=== EXERCISE ===
Respond with exact copies of the lines running from the line that contains "order: Artiodactyla" to the end of the material.

=== RECORDS TO USE ===
——
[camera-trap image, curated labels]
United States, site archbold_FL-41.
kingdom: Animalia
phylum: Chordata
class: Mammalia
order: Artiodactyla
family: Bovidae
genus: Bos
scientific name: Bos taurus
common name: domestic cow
——
=== ANSWER AREA ===
order: Artiodactyla
family: Bovidae
genus: Bos
scientific name: Bos taurus
common name: domestic cow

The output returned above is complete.